Chinese papercutting artist

Wang Zigan (王子淦) (April 18, 1920 - February 16, 2000) was a modern papercutting artist, master of arts and crafts, and famous Shanghai-style papercutter. His most important representative works are "The crowing of the cock" (Chinese: 一唱雄鸡天下白), "Chicken eats centipede" (Chinese: 鸡吃蜈蚣), etc. Some of his published works include "Selected papercutting works of Wang Zigan" (Chinese: 王子淦剪纸选), "History of Shanghai papercutting" (Chinese: 上海剪纸今夕) and "The creation of papercutting" (Chinese: 剪纸艺术的创新).

==Early life==
Wang was born to a poor peasant family in Jinsha Town (Chinese: 金沙镇), Nantong, Jiangsu Province. At the age of 13, he relocated to Shanghai with his uncle, where he embarked on a journey to master the art of papercutting under the guidance of a street artist named Wu Wanheng (Chinese: 武万恒).
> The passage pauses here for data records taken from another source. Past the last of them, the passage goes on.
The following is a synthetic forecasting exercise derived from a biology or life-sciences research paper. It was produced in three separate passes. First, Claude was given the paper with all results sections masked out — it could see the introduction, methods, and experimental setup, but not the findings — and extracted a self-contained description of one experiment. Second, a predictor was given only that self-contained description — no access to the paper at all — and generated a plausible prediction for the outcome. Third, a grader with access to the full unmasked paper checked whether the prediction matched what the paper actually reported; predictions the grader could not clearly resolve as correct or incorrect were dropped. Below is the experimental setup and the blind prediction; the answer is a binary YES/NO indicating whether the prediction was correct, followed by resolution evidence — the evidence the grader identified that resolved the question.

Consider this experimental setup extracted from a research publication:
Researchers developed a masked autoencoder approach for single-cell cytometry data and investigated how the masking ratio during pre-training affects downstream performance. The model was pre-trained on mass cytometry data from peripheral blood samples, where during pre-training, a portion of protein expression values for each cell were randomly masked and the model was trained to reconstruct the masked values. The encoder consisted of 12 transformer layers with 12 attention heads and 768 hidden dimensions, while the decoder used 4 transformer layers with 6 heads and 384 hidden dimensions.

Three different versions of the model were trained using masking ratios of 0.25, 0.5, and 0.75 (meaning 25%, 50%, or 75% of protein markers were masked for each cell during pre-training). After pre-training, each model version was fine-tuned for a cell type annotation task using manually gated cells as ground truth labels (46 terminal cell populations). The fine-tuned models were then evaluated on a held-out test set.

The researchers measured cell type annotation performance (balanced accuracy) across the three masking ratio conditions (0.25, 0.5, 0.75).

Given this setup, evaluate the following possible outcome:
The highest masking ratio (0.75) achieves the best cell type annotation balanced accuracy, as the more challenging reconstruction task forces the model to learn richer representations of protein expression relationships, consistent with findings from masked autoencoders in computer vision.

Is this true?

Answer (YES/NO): NO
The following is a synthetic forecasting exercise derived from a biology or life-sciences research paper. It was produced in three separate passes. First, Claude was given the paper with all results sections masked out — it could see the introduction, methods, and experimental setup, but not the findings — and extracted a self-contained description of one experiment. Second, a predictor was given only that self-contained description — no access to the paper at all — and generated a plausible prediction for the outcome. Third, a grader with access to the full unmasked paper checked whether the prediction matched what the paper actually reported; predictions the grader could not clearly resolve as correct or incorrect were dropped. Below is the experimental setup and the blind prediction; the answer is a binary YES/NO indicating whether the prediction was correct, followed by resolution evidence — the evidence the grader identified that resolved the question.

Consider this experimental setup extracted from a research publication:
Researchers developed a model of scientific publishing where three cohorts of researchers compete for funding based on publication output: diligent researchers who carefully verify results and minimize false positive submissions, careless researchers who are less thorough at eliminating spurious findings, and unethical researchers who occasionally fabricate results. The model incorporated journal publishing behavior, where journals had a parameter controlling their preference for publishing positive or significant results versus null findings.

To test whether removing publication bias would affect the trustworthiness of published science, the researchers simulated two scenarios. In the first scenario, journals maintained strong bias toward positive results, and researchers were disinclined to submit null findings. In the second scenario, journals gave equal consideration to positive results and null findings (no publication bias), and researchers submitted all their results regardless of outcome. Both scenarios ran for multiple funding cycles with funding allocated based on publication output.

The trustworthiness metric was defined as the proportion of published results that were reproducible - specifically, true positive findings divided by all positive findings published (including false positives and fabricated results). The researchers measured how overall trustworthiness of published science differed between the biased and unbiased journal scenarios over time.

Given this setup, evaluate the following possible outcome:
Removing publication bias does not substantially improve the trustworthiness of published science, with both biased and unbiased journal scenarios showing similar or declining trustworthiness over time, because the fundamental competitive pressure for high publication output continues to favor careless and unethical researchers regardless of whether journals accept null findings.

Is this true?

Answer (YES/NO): NO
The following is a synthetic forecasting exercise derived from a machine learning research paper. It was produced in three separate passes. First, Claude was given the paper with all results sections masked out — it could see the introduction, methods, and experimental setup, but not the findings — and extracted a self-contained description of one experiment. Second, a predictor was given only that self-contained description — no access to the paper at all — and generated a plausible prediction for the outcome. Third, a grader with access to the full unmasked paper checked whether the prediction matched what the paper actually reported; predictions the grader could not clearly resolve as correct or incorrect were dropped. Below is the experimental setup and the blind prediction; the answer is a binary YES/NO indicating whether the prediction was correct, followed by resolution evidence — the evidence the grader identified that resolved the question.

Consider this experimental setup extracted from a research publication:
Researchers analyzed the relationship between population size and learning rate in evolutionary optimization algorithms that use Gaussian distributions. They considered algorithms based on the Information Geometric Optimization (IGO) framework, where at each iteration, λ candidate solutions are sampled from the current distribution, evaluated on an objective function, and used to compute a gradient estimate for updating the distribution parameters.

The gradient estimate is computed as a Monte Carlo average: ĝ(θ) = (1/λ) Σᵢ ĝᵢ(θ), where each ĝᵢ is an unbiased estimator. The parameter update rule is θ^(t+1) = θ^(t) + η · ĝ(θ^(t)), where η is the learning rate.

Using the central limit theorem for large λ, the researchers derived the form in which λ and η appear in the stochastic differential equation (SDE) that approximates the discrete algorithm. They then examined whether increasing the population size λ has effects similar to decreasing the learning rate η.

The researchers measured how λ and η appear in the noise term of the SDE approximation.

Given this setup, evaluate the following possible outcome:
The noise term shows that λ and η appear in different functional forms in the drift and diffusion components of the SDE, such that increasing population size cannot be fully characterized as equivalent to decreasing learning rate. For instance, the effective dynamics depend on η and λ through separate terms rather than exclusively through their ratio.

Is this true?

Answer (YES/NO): NO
Wang exhibited a remarkable aptitude for this craft and promptly established a street-side stand to vend his papercut creations in various areas of Shanghai, including the vicinity of the New Town God's Temple (Chinese: 新城隍庙) and Baixianqiao (Chinese: 八仙桥) in the downtown district.

Over the course of his career, Wang Zigan crafted a substantial number of papercut artworks and embroidery patterns, which were subsequently distributed across both urban and rural regions. Despite his prolific output, his family, comprising six members, endured persistent hardship marked by hunger and poverty. Wang's life as a papercut artist was characterized by economic challenges, and his artistic contributions remained largely devoid of official recognition. Nevertheless, he held a strong aspiration that this folk art form would endure and serve as a means of sustaining his legacy.

With the support of the Communist Party and the government following the year 1949, Wang embarked on a new chapter in his career by joining the Shanghai Arts and Crafts Studio (Chinese: 工艺美术研究室), which is presently known as the Shanghai Arts and Crafts Institution (上海工艺美术研究所). This transition allowed Wang to witness the stark contrast between his former way of life and the transformative developments of the contemporary era. He developed a profound affection for his craft and an appreciation for the profound changes taking place in China, recognizing the significance of his artistic work within this evolving landscape.

===Childhood===
Wang Zigan belonged to a generation marked by considerable hardships. His early life circumstances were such that his parents opted to send him away for adoption shortly after his birth. He was entrusted to his childless uncle, who, like Wang's biological parents, grappled with economic challenges. In an effort to improve their financial situation and provide for Wang's upbringing, his uncle decided to acquire the skill of haircutting. After mastering this trade, he borrowed funds and established a barber shop, hoping for a better future.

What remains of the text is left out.